Without slowing her upward velocity by a single mph, Rogue raised her feral passenger above her head, then flung Wolverine at the Iron Man with all her strength. Uh-oh, the targeted Avenger thought, his eyes widening behind his faceplate, I believe the X-Men call this a “fastball special.”
Reacting by reflex, Iron Man tried to deflect Wolverine with his chest-beam, only to remember too late that Rogue had already shattered the central lens with her fists. Wolverine struck Iron Man like a missile, his adamantium claws slicing through the Avenger’s armor like it was made of tin foi
l. Iron Man grunted in pain as the vicious blades scored his shoulders; warm blood leaked between his skin and the padding beneath the armor. That’s way too close for comfort, he realized, biting down hard to keep from screaming. The fresh wounds hurt like the devil, and he used his palm repulsors to blow Wolverine away from him before the mutant’s claws could inflict any more damage.

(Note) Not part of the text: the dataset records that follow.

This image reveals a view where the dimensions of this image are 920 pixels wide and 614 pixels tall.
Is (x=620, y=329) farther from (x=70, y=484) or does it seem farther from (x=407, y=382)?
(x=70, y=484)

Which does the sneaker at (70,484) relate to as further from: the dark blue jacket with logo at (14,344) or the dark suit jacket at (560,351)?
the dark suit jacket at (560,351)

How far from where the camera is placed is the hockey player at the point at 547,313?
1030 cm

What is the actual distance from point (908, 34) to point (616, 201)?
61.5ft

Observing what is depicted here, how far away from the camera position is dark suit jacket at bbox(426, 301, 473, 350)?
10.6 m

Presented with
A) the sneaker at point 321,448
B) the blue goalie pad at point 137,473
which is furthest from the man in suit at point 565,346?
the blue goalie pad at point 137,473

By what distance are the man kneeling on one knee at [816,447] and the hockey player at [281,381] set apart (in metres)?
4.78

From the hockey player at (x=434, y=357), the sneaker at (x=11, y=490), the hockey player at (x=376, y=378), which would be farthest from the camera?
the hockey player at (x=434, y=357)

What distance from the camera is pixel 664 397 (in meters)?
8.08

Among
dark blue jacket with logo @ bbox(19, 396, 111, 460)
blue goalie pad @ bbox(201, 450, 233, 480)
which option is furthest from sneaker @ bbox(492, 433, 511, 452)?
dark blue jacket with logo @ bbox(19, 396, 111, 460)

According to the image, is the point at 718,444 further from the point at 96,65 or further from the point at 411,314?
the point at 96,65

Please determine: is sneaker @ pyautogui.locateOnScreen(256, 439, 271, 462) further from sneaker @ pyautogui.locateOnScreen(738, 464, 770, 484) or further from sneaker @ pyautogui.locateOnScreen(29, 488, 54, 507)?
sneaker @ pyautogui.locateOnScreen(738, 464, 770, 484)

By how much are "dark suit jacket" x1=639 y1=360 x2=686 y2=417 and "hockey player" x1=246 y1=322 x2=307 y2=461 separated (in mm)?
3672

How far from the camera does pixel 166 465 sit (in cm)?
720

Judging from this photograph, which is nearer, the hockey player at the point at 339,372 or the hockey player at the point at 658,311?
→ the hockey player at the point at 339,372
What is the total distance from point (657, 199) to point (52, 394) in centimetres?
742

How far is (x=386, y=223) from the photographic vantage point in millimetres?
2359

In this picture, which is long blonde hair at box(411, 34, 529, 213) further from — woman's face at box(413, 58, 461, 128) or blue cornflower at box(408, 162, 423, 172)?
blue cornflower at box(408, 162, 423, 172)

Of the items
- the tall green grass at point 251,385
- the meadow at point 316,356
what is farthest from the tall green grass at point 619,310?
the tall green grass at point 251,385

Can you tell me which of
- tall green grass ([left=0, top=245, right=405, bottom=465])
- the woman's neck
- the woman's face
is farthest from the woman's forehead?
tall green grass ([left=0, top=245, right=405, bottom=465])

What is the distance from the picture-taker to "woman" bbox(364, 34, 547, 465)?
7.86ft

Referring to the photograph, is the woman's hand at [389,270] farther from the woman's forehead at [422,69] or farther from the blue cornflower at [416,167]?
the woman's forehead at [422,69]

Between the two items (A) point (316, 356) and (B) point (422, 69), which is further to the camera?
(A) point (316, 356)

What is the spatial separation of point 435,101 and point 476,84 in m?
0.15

Thanks to the minimal gravity, Wolverine fell in slow motion toward the pavement, raising a cloud of pink flakes when he eventually hit the remains of the frozen humanoids. But Iron Man could not spare a second to observe the X-Man’s soft landing; primed to exploit the chinks her teammate had carved in the Avenger’s armor, Rogue followed up her fastball special with a head-on attack of her own. Iron Man crisscrossed the airspace between them with repulsor rays, but Rogue bulldozed through the coruscating fusillade as if no more concerned about her own comfort or safety than any of the Leader’s soulless humanoids. One eye swollen shut, her face bruised and her lips smashed by the cadmium-colored neutron beams, she slammed into Iron Man, her ungloved fingers sliding into the gashes left by Wolverine’s invasive claws. Mutant skin touched the raw flesh and blood beneath Iron Man’s world-famous armor.
An overwhelming lassitude swept over Tony Stark as all his energy and concentration flowed out of his body through his injured shoulders. But this was more than simply weakness brought on by shock and loss of blood; the very essence of his strength and genius fled his mind and muscles like air escaping from a punctured balloon. Without even the presence of mind to deactivate his boot jets, he veered wildly out of control, smashing through the concrete wall back into the tank containment corridor before crashing headfirst into the tile floor, creating yet another crater inside the moonbase. Wedged upside-down into the bottom of the crater, the Golden Avenger was dead to the world (and the moon) long before failsafe circuits caused his blazing jets to sputter out.